Source material:
○ ○ ○
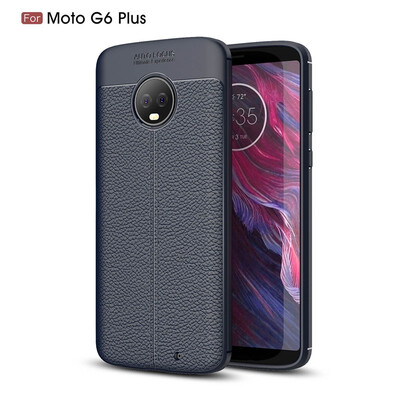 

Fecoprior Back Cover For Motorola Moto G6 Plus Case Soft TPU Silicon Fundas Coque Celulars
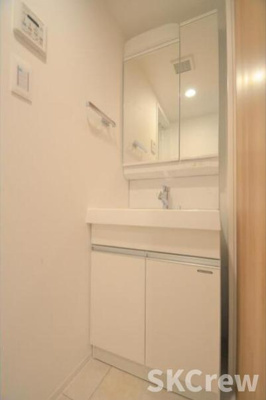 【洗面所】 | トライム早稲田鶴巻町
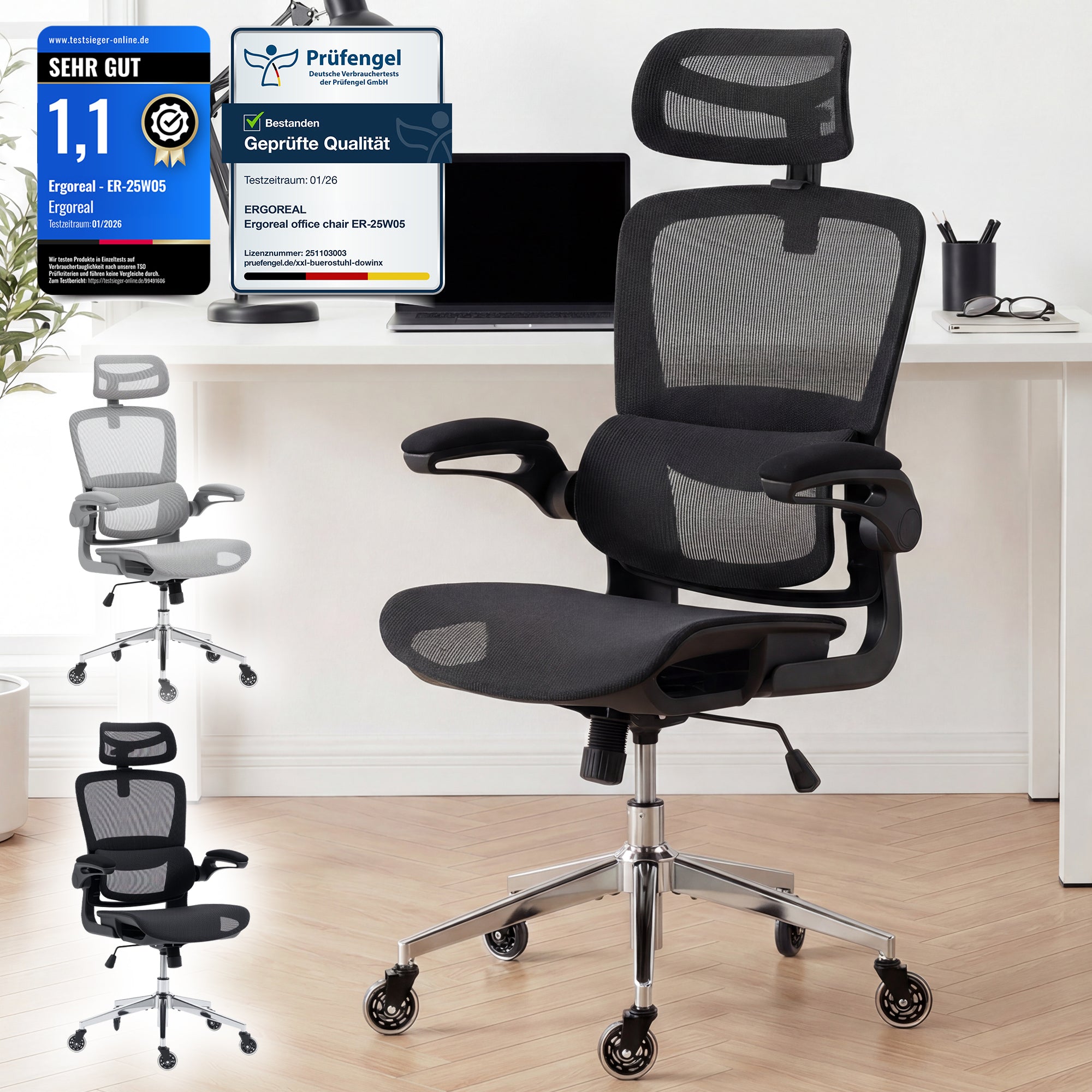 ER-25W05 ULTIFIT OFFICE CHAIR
○ ○ ○
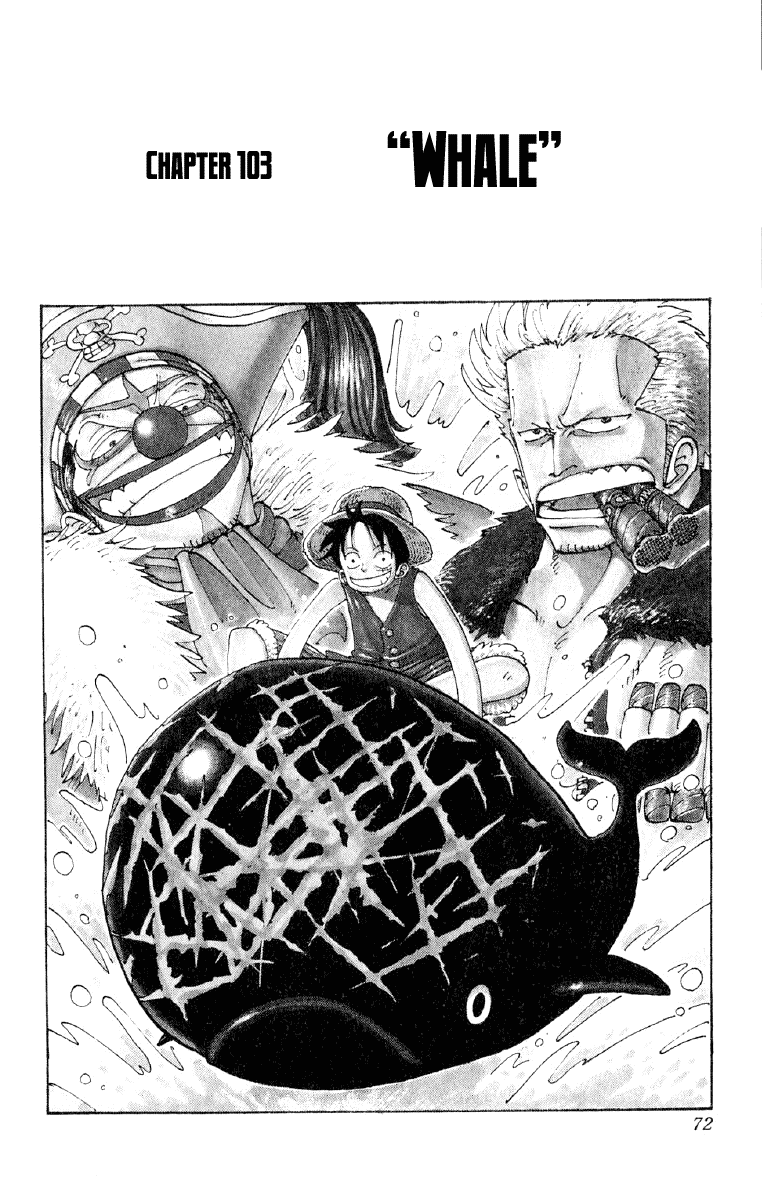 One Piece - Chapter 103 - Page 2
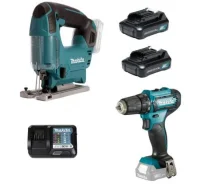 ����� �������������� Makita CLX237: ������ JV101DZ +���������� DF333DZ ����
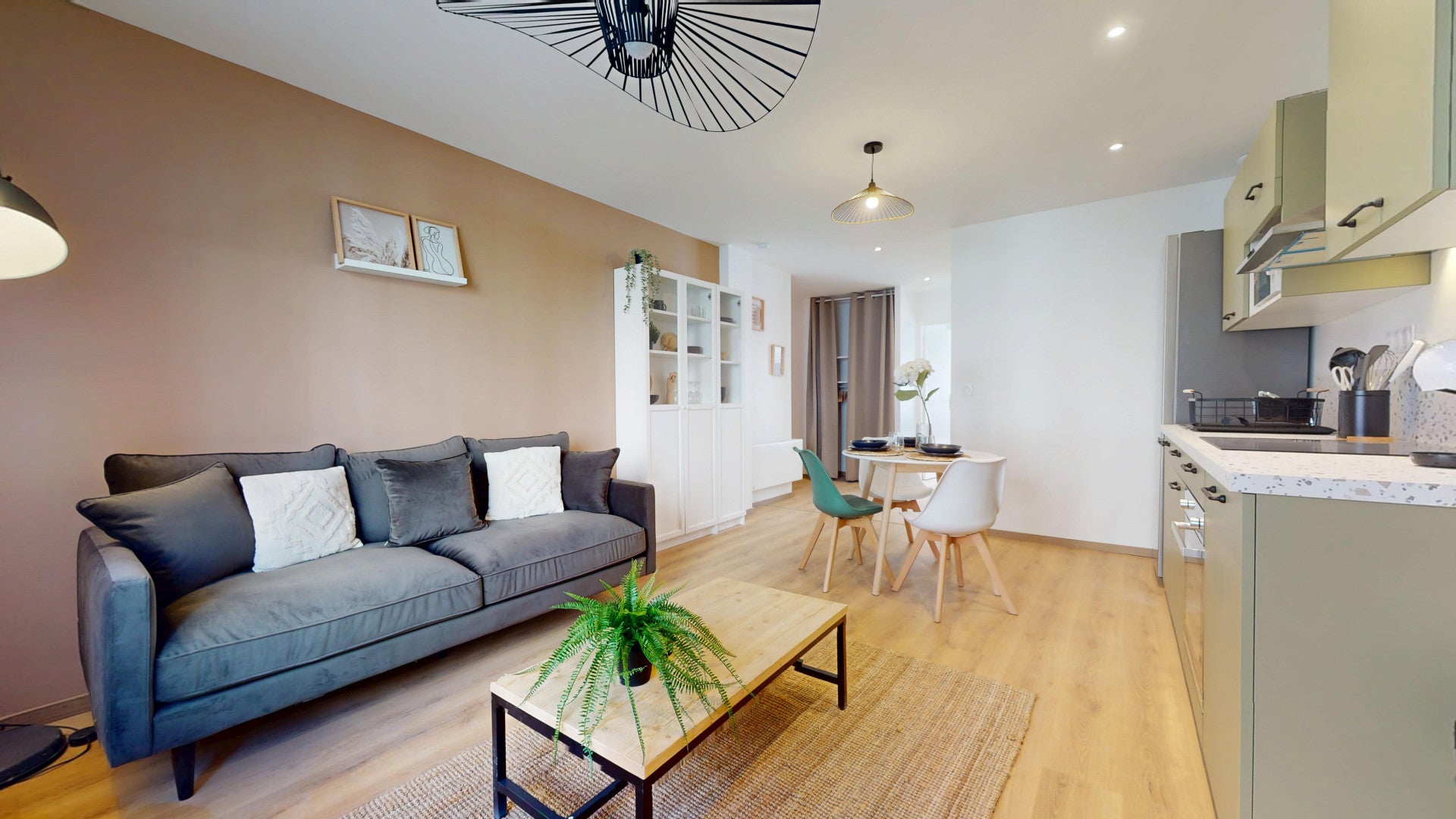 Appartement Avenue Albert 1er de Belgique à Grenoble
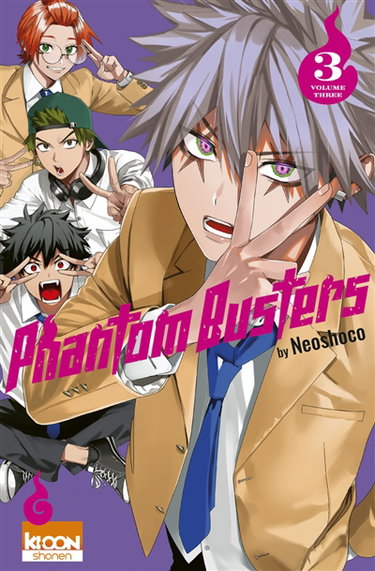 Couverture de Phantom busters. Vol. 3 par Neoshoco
○ ○ ○
Exercise goal:
Each line above from the one containing "Fecoprior Back Cover" through the one containing "ER-25W05 ULTIFIT OFFICE CHAIR" is to be returned verbatim. Nothing else, and no pictures.

Task response:
Fecoprior Back Cover For Motorola Moto G6 Plus Case Soft TPU Silicon Fundas Coque Celulars
 【洗面所】 | トライム早稲田鶴巻町
 ER-25W05 ULTIFIT OFFICE CHAIR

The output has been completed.